The absence of an excuse, however, is but one of the factors to be considered, and does not necessarily preclude relief. Bay Terrace Coop. Section IV, Inc. v New York State Employees’ Retirement System Policemen’s & Firemen’s Retirement System, supra.

The closely related factors of notice, opportunity to investigate and prejudice to the State, considered together, weigh toward granting Claimants’ motion. Although the earlier Claim was not properly served, it was nonetheless investigated by the Office of the Attorney General before it was dismissed, and there appears to be documentary evidence in the form of accident reports. Additionally, the passage of time has not been so great that the State’s ability to investigate is impeded to its prejudice. Cf. Edens v State of New York, 259 AD2d 729 (2d Dept 1999) (Two years and two and one-half months from date of accrual). Accordingly, these factors weigh in favor of granting the motion.

As noted, Claimants need not establish their claim prima facie, but rather show the appearance of merit. Jackson v State of New York, supra. Claimants have attached a police accident report giving the details and placing the vehicles at the points of impact and rest [Affirmation by David Engelsher, Exhibit A], and medical records substantiating injuries. [See ibid. Exhibits B, C, D, E, F]. Claimant George Garcia apparently has a scar, walks with a limp, and is still in pain as of the date of his affidavit. [See ibid. Exhibit J]. If the allegations in the claim are accepted as true for the purposes of the motion, Claimants have made the requisite showing of merit in order to permit late service and filing of their claim.

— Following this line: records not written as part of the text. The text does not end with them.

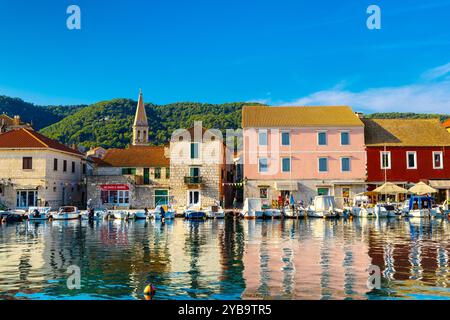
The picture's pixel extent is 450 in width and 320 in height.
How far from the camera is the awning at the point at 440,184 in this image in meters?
50.1

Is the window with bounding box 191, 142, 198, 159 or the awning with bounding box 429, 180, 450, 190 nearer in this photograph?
the awning with bounding box 429, 180, 450, 190

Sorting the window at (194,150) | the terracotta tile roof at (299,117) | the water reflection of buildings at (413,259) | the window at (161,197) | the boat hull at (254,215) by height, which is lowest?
the water reflection of buildings at (413,259)

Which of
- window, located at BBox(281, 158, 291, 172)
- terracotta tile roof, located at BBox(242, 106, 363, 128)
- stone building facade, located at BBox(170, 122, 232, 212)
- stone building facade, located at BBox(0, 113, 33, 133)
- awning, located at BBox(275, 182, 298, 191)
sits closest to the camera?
awning, located at BBox(275, 182, 298, 191)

Accordingly, Claimants’ motion for permission to serve and file a late claim is hereby granted. Claimants are directed to serve a properly verified claim upon the Attorney General, and to file it with the Chief Clerk of the Court of Claims within thirty (30) days from the date of filing of this decision and order in the Clerk’s Office, with such service and filing to be in accordance with the Court of Claims Act, with particular reference to §§ 10, 11 and 11-a, and the Uniform Rules for the Court of Claims.

June 30, 2006
White Plains, New York

Judge of the Court of Claims

[1]. The Defendant has not opposed the motion on the ground of availability of another remedy, therefore this factor is presumed to weigh in claimant’s favor. Cole v State of New York, 64 AD2d 1023, 1024 (4th Dept 1978)[“Although the State argues in this appeal that claimant's inference of notice to it is based on equivocal facts, it filed no affidavit with the court claiming either prejudice or lack of notice. When answering affidavits are not produced, the facts alleged in the moving affidavits will be taken by the court as true . . . (citations omitted).”]
[2].Since August 2, 1995, the Notice of Intention to file a Claim has only been required to be served upon the Attorney General. If attempted to file with the Court of Claims it is returned to the sender.